Reproducing Deep Image Matting

I was recently challenged to apply image matting to the CelebA dataset. If that doesn’t ring a bell, matting is the art of separating a subject from its background. Your intuition is probably telling you that’s something you’d do with Photoshop, and you’d be right. It then shouldn’t be a surprise that Adobe released a paper in 2017 on training a network that does exactly this. I thought it’d be interesting to quickly cover what they propose, how I implemented it, and spend some time on the results. If you really want a painfully detailed write-up, check out my Jupyter notebook on it (warning: it’s really damn long).

Foundations: segmentation

Let’s build up an intuitive understanding of what we’re trying to do here. You’re probably familiar with image segmentation: the network detects various things in an image, and colors pixels based on that what type of thing it thinks it is. We could apply this as a first step to the challenge: can a network reliably segment the human foreground from the base class (background)?

It's a start, but that's pretty coarse. Images drawn from the LFW Part Labels Database - http://vis-www.cs.umass.edu/lfw/part_labels/

You’ll notice it’s not a terribly convincing performance though: the cut-out looks super blocky. That’s because the segmentation is essentially binary: either it’s the human/foreground (1), or it’s the background (0). This is especially too coarse when you’re trying to segment thin parts like hair or fur.

Introducing trimaps

Okay, so what if we make it a bit more subtle: we’ll continue to do segmentation, but now there’s three classes: background, foreground and uncertain. The first two classes get the easy work, while the uncertain class contains the edge of our subject. At a later stage, we could for example just set the “uncertain” area to half transparency, which would make the edge less brutal. We call this a trimap, where the “tri” part refers to the three classes. They’ll be fundamental to the approach the DIM paper takes.

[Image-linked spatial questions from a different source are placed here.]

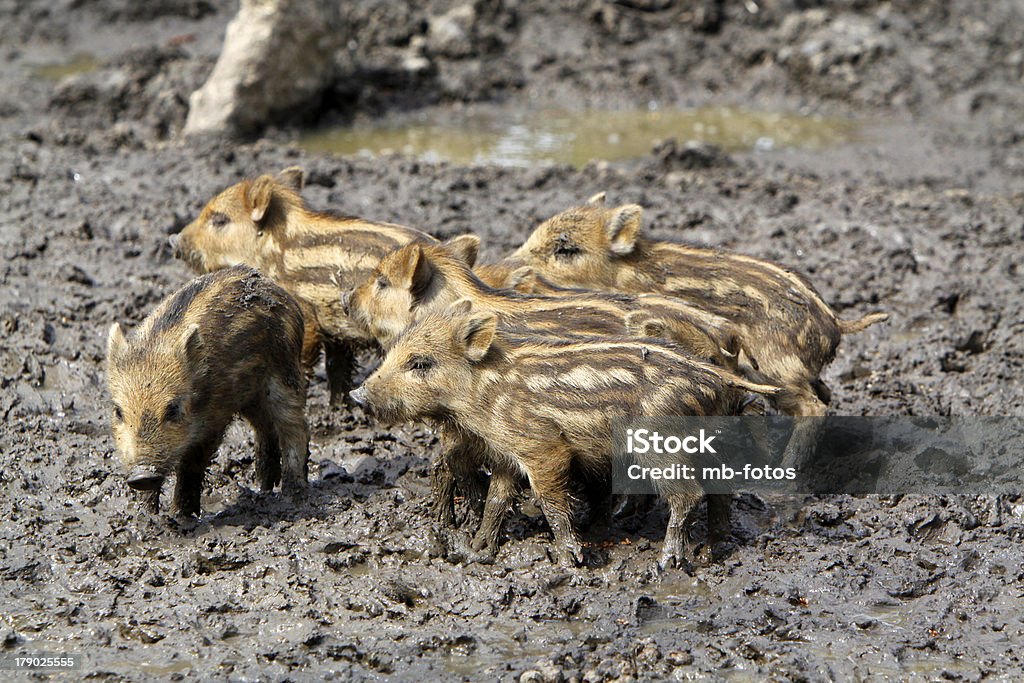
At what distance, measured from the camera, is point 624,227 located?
24.2 feet

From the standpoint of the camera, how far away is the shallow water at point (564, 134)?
1289 centimetres

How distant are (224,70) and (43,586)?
28.1 ft

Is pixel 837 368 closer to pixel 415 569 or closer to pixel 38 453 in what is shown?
pixel 415 569

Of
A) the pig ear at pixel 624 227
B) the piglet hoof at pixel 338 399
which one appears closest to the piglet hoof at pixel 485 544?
the piglet hoof at pixel 338 399

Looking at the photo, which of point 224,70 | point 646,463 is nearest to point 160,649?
point 646,463

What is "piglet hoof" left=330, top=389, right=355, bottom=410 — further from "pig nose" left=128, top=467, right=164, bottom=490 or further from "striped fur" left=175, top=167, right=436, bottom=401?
"pig nose" left=128, top=467, right=164, bottom=490

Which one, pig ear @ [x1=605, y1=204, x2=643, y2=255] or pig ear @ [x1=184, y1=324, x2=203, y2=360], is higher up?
pig ear @ [x1=184, y1=324, x2=203, y2=360]

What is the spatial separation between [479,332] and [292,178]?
2.70m

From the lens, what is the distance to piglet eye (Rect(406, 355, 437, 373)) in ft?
19.6

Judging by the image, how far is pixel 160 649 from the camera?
17.1ft

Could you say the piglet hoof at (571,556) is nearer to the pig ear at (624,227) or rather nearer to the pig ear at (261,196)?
the pig ear at (624,227)

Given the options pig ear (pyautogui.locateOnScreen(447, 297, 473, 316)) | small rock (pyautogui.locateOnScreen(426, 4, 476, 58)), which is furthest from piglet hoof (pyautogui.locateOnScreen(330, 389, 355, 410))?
small rock (pyautogui.locateOnScreen(426, 4, 476, 58))

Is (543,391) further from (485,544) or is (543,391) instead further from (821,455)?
(821,455)

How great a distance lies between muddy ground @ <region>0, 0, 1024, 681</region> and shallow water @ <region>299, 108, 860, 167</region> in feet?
1.63
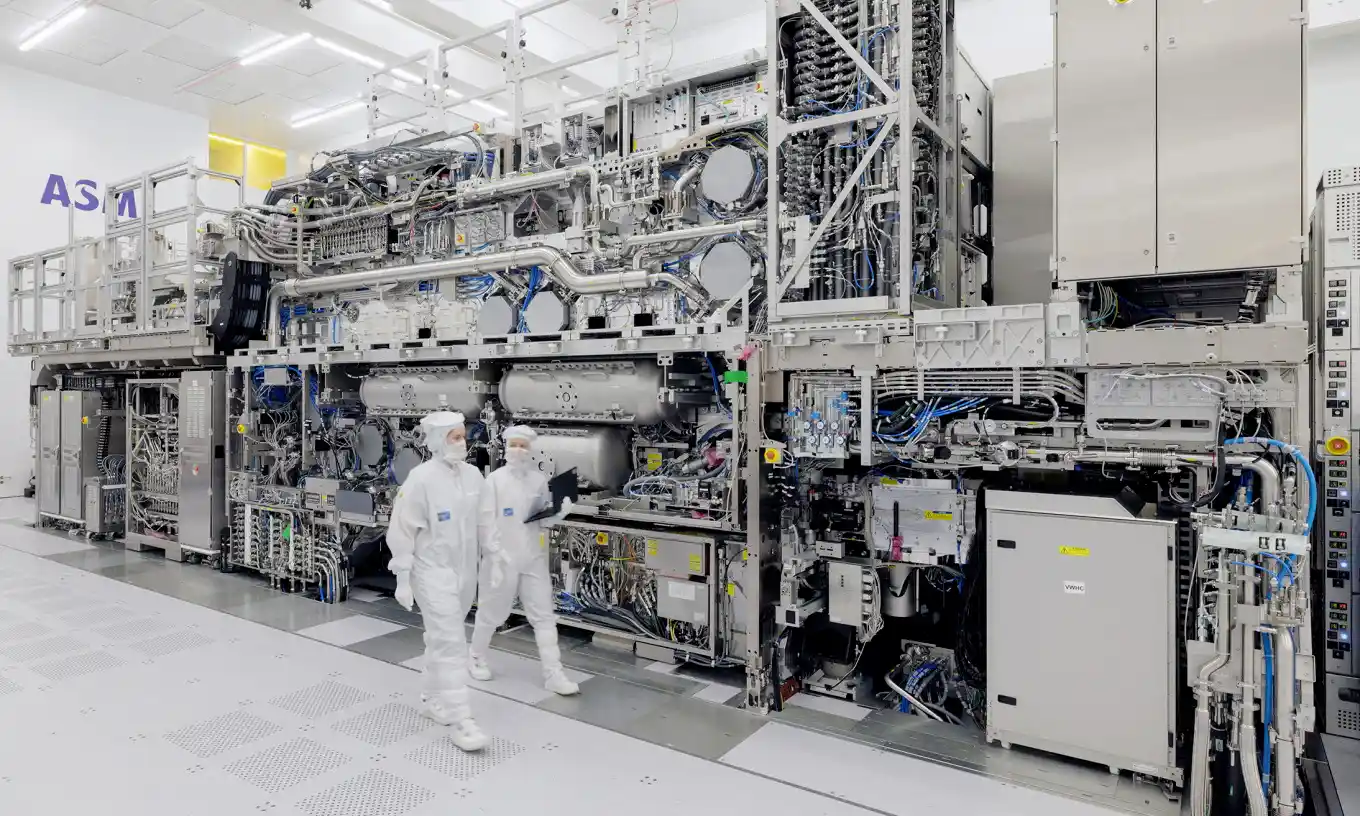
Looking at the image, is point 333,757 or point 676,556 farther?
point 676,556

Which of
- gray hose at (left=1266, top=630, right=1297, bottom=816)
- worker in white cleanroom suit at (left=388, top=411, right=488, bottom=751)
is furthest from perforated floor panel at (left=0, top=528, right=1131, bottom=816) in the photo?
gray hose at (left=1266, top=630, right=1297, bottom=816)

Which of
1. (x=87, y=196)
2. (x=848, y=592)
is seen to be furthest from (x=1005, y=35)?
(x=87, y=196)

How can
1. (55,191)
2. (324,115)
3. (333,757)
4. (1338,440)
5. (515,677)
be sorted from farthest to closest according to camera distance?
1. (324,115)
2. (55,191)
3. (515,677)
4. (1338,440)
5. (333,757)

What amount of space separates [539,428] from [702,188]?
2.16 m

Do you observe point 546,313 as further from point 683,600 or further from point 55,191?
point 55,191

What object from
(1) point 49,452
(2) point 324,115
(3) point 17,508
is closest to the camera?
(1) point 49,452

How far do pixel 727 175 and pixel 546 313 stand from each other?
1.89 metres

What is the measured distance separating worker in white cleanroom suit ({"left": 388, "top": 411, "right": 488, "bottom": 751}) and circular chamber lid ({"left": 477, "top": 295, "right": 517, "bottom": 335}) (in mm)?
2280

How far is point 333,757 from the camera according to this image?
402cm

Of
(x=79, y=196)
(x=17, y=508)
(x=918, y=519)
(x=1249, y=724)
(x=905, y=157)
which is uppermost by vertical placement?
(x=79, y=196)

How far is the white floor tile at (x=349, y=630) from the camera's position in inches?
234

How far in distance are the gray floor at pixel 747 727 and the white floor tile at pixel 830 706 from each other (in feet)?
0.04

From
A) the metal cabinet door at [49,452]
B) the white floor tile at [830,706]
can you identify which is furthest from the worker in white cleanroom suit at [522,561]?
the metal cabinet door at [49,452]

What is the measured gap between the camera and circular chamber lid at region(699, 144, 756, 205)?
5.38 meters
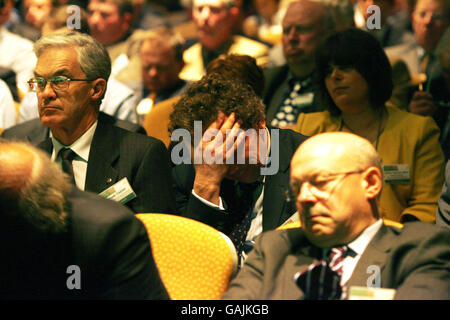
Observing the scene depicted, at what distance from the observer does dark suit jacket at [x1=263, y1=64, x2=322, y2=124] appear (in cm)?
434

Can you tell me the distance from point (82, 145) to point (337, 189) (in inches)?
55.6

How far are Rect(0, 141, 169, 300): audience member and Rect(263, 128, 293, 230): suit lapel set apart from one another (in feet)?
2.82

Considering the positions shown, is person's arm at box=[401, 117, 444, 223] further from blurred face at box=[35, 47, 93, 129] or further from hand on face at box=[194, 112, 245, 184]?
blurred face at box=[35, 47, 93, 129]

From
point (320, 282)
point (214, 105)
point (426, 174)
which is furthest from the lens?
point (426, 174)

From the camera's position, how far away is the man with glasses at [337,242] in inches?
87.7

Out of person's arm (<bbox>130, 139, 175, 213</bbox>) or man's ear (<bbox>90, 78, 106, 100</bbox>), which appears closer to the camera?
person's arm (<bbox>130, 139, 175, 213</bbox>)

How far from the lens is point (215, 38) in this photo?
211 inches

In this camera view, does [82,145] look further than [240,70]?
No

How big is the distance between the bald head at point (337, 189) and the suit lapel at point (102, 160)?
3.52 ft

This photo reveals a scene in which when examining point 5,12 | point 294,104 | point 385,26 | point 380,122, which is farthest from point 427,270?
point 5,12

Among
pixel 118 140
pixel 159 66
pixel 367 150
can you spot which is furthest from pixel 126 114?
pixel 367 150

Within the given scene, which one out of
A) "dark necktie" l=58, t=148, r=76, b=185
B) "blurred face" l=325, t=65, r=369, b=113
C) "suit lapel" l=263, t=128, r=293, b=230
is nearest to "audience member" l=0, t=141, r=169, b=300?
"suit lapel" l=263, t=128, r=293, b=230

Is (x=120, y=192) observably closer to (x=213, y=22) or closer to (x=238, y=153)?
(x=238, y=153)

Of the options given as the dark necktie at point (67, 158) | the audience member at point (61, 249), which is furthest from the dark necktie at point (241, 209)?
the audience member at point (61, 249)
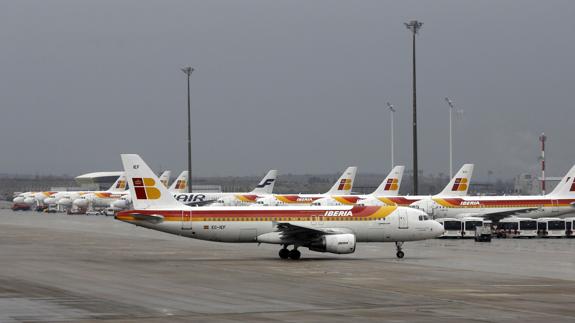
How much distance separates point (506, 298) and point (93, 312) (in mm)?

Example of a trimap. Source: http://kaiminghe.com

Intermezzo: alpha layers

The standard images you and I know, like .jpgs, have three channels: Red, Green and Blue (RGB). You’ll probably also have come across 4-channeled images, like .png for example. These have an additional channel, Alpha. Alpha is different, because it doesn’t talk about the color of the pixel. Instead, it essentially states how “transparent” a pixel should be. If it’s 1, it is fully visible, while at 0, it is fully transparent and shows the background (whatever that may be). Any value in between essentially lets the background “shine through”. Often a company’s logo will have this.

Example of transparency. Source: https://www.opengl.org

Deep Image Matting

Alright, so what does the paper propose? The paper proposes a network in two parts:

Matting Network: The Matting Network is essentially a U-net, everyone’s favorite segmentation architecture. The network is fed an image and its corresponding trimap. It is subsequently trained to predict a rough corresponding alpha layer using an MSE Loss (the loss is actually more sophisticated than just MSE, but it would take me a separate post to go into the details).
Refinement Network: The researchers discovered that the Matting Network tends to just predict a lot of semi-transparent pixels because it doesn’t “dare” to set some pixels fully to 0 or 1. Therefore, they tack on a 3-layer fully convolutional net to kind of “refine” those smooth edges into harder ones.

Network architecture, taken from the paper Deep Image Matting by Xu et al.

My Approach

My approach was trained using the SegmentAI dataset. This is a dataset that contains 40k images of humans with an alpha layer that separates them from their background, ideal for my challenge.

Example of SegmentAI dataset. You'll notice the matting is far from perfect, but it's enough for the network to get the idea

Armed with this dataset, I proceeded to do the following:

Predicting trimaps: After manually converting the SegmentAI alpha layers into trimaps (using openCV erode and dilate), I trained a default U-net to learn to predict trimaps (standard segmentation application).

A result from the trimap generator. Bit noisy, but not bad, especially taking the weird artefacting at the top into account

Predicting rough alphas: I then trained a new U-net to take in a 4-channel image (standard RGB image + trimap on the A-channel) and spit out a single-channel rough alpha.
Refining the alphas: Lastly, I fed all these RGB images and their new rough alphas through a standard 3-layer CNN to refine the predictions a bit.

Final performance on AISegment validation set. Looking hopeful!

Results

Let’s run the model on some CelebA samples and see how it does.

That’s mildly disappointing. Some thoughts:

The trimaps are the main issue. When the trimap is decent, the resulting mat is pretty good too (see second-to-last row).
Shadows are a problem. It looks like the trimap segmentation especially struggles with dark backgrounds and lacking contrast. Anywhere there’s shadows/dark backgrounds, the trimap is all over the place.
More data wouldn’t hurt. The paper trained on 50k images, I trained on only 15k (Google Colab limits training times). Maybe the additional images could help with learning to deal with backgrounds?
Better data wouldn’t hurt either. AISegment data is a good start, but it’s definitely not perfect (see sample posted at the top of this post).